ANALYSIS
By issuing diktats to playschools, the WCD ministry can achieve little, especially since the government's own approach to education reeks of indifference.
It’s easy to preach, difficult to practice, and quite a task to accept criticism over the gulf between words and actions. The set of norms proposed by the Women and Child Development (WCD) ministry for playschools may be prompted by genuine concern for toddlers, but the high-handed manner in which the government is trying to enforce such change is in itself a source of concern.
To be fair to the government, most private players in education have turned it into a money-minting exercise, caring more for profits and less about quality. Yet these players manage to do good business because government schools at all levels inspire little confidence among parents and students. And that’s primarily because of poor infrastructure and general apathy towards education. Faced with no options, middle-class families stretch their monthly budgets thin and enrol children in private institutions.
Most playschools run by established brands lack the conditions the WCD ministry now wants to make mandatory. There’s no denying that these norms are essential to a child’s physical and intellectual growth: one classroom measuring at least 35 sqm for 30 kids, a minimum outdoor space of 30 sqm, separate space for cooking nutritionally balanced meals, naptimes for children and a healthy caregiver and student ratio. In all the metros and major cities, most such schools do not have even half that space. Forget nutritionally balanced food, parents are asked to provide tiffin for children during the school hours. There have even been allegations of kids being drugged not to make them ‘a cause of headache’ for the staff.
Having said that, it is also important to underscore that the government may have been a little overzealous in its top-down approach, especially with its provision for mandatory use of mother tongue or vernacular language as the medium of instruction. Such a method has little to show in terms of benefitting students. Pedagogy and child psychology are the domains of experts. Instead of pushing changes through fiats, the WCD ministry should ask a panel of experts to look into the various drawbacks of playschools.
These recommendations can then form the basis for future guidelines. Since education is both a state and central subject, such committees funded by the Union can be formed at the local levels in consultation with the state administration to monitor the performance of these schools.

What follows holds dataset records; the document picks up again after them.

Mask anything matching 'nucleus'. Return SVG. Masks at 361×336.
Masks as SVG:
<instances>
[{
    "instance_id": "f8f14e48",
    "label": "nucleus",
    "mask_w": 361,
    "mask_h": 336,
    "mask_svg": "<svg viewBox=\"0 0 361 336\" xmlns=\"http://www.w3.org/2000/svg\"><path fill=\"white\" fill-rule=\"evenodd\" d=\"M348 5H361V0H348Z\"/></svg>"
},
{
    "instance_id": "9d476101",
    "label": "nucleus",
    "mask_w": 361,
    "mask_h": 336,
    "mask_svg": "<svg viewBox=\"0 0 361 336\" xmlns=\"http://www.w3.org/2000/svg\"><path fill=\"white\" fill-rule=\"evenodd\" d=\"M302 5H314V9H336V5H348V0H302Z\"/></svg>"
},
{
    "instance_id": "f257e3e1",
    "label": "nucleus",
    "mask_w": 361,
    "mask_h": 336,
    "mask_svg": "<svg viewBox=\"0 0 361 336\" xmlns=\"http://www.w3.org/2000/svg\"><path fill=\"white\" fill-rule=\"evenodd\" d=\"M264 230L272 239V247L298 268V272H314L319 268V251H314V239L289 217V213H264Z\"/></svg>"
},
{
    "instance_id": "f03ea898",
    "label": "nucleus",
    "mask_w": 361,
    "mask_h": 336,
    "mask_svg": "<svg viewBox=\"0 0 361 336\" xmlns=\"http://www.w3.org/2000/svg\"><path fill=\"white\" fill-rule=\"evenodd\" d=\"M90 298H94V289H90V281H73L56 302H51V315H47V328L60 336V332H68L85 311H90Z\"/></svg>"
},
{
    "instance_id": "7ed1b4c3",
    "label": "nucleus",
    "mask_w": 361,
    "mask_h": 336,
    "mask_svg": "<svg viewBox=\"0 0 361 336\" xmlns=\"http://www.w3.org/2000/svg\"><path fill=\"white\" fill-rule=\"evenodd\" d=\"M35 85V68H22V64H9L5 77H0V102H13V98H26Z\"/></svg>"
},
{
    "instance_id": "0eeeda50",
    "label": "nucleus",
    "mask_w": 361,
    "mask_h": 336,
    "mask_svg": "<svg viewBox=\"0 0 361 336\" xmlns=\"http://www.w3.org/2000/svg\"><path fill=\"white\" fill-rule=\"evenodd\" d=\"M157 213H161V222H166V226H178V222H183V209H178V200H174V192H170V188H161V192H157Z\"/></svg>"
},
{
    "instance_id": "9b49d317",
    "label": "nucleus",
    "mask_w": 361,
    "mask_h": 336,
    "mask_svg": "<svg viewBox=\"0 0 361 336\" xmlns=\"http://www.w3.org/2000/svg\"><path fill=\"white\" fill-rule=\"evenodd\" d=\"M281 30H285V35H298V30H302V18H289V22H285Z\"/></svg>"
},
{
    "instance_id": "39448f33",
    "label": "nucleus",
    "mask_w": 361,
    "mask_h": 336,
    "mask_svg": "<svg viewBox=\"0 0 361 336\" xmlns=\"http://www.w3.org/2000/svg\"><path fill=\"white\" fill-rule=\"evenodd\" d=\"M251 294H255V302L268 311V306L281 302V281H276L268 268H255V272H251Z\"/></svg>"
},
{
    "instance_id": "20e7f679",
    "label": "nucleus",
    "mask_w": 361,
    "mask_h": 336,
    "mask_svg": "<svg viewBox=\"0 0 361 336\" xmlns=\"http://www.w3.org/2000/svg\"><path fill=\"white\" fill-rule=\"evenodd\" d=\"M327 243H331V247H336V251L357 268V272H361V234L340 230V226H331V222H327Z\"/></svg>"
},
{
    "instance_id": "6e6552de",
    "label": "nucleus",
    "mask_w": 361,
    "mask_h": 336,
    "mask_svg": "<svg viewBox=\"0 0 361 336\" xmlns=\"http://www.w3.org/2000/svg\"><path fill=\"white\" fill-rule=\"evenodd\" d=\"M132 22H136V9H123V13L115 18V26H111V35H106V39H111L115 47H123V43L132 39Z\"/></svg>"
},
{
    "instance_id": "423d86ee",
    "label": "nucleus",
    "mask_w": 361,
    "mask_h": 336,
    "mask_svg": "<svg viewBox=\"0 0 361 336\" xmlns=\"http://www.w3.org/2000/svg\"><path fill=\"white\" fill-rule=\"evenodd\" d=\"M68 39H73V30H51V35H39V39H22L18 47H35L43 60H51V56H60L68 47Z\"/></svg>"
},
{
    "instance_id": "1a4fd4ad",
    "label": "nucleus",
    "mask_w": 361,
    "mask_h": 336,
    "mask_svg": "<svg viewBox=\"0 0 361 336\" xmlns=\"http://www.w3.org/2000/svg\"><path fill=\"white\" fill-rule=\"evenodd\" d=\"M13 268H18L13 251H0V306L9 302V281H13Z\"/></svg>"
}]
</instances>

A graded form of punishment beginning with fines, warnings and culminating in revoking the licence of defaulting institutions can be an effective approach.
A fiat or diktat from above will achieve little — look at the way rich, private schools have circumvented an important clause in the Right to Education and kept poor children out of their classrooms.
For the government, the job of regulating playschools should also mean getting its own educational institutions in shape. It has to recruit more teachers, ensure basic facilities like drinking water and playgrounds and healthy midday meals.
More importantly, it has to dispel the present perception that government schools impart inferior education to disadvantaged children. What we have seen so far is hardly encouraging. Continued government indifference has spurred semi-qualified — even illegal schools — to run a brisk business at the cost of the children’s future.
Alongside the mushrooming playschools, the government too now needs to get its act together.